#### [Extract]
******************************

Requisites

java >= 7 (OpenJDK is ok)
Spark bin package == 1.5.1 build for Hadoop 2.6 and later
Hadoop 2.7.1 already installed in '/srv/hadoop'
ssh server (ex openssh-server)
Scala? (which version?)

Spark cluster install as standalone mode

Define hostnames on all hosts if it's not well defined (Master and Workers)

change /etc/hostname

run follow command to apply new hostname

hostname `cat /etc/hostname`

Define Spark nodes IP and names on all hosts (Master and workers)

You may encounter several problems of communication. A sample problem is a hostname like

127.0.0.1 localhost
127.0.1.1 myhostname

10.1.1.2 myhostname

if you use myhostname in the configuration above, the master server appears to listening only on 127.0.1.1 !

******************************

#### [Given records]

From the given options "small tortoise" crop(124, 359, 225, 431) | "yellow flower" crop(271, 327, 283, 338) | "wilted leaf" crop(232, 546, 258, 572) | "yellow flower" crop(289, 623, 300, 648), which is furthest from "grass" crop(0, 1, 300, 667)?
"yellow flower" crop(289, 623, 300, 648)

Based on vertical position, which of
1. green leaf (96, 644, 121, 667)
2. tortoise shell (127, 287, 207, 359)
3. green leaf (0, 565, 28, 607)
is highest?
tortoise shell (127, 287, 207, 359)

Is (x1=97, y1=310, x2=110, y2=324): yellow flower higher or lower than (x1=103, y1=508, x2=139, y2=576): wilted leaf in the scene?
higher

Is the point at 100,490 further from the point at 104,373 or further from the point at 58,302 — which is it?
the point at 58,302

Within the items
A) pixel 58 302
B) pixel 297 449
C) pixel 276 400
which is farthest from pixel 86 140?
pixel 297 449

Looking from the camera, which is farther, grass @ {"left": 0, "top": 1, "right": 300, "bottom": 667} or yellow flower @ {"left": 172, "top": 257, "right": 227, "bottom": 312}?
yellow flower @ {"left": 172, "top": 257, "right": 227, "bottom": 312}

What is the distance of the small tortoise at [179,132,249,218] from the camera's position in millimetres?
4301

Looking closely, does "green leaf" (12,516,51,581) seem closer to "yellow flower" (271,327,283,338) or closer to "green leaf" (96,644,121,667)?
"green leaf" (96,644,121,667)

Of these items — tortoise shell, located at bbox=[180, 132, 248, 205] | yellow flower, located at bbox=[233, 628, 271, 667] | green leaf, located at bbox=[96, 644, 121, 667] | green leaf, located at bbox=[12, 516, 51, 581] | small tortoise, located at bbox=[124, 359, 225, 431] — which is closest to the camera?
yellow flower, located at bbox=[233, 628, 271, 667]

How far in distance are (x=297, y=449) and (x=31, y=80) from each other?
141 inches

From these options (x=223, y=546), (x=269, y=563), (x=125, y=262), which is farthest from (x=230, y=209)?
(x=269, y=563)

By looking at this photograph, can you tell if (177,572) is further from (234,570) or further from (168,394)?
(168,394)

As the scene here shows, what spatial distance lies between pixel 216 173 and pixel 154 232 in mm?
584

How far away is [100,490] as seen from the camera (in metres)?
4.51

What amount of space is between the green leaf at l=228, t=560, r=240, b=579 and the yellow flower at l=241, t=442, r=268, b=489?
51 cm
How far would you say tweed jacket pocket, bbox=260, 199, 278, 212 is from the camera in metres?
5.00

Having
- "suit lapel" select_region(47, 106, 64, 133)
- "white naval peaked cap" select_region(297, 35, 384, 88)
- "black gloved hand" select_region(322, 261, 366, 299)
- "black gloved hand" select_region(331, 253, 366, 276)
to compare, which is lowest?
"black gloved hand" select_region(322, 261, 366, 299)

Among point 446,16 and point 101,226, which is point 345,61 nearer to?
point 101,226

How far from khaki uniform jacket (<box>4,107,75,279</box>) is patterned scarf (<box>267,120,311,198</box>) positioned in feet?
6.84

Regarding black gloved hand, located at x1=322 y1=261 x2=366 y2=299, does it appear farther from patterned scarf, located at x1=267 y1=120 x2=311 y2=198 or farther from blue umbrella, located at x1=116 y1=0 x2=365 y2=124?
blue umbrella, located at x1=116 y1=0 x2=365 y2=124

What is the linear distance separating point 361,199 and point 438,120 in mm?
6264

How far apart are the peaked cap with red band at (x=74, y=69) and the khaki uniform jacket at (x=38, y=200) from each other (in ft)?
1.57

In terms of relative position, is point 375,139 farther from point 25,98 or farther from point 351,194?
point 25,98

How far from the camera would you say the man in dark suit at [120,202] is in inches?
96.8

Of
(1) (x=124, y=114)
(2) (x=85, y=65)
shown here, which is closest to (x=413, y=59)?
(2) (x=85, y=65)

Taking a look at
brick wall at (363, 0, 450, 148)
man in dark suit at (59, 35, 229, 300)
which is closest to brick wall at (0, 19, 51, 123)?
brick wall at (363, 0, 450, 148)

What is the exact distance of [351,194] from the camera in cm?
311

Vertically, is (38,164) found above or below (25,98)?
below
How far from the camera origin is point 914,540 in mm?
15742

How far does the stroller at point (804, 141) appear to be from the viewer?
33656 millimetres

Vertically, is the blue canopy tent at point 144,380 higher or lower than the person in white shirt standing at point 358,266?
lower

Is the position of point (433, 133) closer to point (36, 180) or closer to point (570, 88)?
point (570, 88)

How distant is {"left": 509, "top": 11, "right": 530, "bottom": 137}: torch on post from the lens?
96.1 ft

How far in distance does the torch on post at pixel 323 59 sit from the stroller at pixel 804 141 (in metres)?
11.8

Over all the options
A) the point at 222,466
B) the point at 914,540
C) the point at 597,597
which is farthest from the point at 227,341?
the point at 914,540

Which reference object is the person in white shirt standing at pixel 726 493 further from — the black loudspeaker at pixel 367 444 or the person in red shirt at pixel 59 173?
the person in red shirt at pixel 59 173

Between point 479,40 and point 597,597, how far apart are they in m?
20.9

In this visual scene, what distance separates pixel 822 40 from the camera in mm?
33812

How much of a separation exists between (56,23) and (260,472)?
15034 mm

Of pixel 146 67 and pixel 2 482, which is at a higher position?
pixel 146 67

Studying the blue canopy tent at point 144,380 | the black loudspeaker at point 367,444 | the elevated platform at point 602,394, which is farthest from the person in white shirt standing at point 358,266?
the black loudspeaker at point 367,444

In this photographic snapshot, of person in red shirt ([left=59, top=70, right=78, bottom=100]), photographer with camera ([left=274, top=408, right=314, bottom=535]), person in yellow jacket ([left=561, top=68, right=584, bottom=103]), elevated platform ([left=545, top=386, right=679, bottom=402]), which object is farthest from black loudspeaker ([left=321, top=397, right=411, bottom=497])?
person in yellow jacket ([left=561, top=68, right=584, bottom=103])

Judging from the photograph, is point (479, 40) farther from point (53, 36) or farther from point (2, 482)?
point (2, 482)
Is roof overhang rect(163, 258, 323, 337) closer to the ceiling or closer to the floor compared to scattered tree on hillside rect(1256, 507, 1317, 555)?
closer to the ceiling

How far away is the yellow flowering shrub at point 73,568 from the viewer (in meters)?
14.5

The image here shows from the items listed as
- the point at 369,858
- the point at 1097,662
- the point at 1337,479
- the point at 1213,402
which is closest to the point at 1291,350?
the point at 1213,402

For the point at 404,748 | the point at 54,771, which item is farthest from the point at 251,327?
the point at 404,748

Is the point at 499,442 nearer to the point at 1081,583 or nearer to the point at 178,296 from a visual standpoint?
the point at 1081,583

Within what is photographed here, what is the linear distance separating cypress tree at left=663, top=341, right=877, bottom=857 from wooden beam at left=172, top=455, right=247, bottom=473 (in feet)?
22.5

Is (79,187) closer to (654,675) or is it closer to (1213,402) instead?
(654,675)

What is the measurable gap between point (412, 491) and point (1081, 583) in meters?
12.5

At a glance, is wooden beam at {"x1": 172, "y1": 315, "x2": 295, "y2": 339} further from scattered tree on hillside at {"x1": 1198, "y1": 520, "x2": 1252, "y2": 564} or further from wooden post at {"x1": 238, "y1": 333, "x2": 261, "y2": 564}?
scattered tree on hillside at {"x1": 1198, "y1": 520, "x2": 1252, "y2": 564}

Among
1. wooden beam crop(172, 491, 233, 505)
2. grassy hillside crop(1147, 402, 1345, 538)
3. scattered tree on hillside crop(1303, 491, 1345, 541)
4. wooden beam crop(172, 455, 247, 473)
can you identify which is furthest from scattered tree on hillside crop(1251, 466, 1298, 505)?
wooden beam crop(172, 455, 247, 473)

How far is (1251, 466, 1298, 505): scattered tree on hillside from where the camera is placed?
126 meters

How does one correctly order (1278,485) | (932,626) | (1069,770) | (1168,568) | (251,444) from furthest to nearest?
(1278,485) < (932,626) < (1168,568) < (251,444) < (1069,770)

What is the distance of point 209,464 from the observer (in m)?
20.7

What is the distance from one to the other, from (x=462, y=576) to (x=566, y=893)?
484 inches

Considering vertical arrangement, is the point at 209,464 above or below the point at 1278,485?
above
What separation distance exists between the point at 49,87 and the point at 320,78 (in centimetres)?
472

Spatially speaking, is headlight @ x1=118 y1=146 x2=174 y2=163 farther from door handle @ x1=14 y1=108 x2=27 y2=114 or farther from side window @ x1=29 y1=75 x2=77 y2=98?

******************************

#### [Brief 1]
Answer these questions from the Spark setup notes, giving each answer on its own line:
(a) Which Hadoop version is assumed to be installed already, and in which directory?
(b) Which file is changed to define a host's hostname?
(c) If myhostname is used in the configuration, which address does the master server appear to listen on?
#### [Brief 2]
Reproduce the listing verbatim from the line containing "What separation distance" through the end of the listing.

#### [Written answer 1]
(a) Hadoop 2.7.1, in '/srv/hadoop'
(b) /etc/hostname
(c) 127.0.1.1

#### [Written answer 2]
What separation distance exists between the point at 49,87 and the point at 320,78 (in centimetres)?
472

Spatially speaking, is headlight @ x1=118 y1=146 x2=174 y2=163 farther from door handle @ x1=14 y1=108 x2=27 y2=114 or farther from side window @ x1=29 y1=75 x2=77 y2=98?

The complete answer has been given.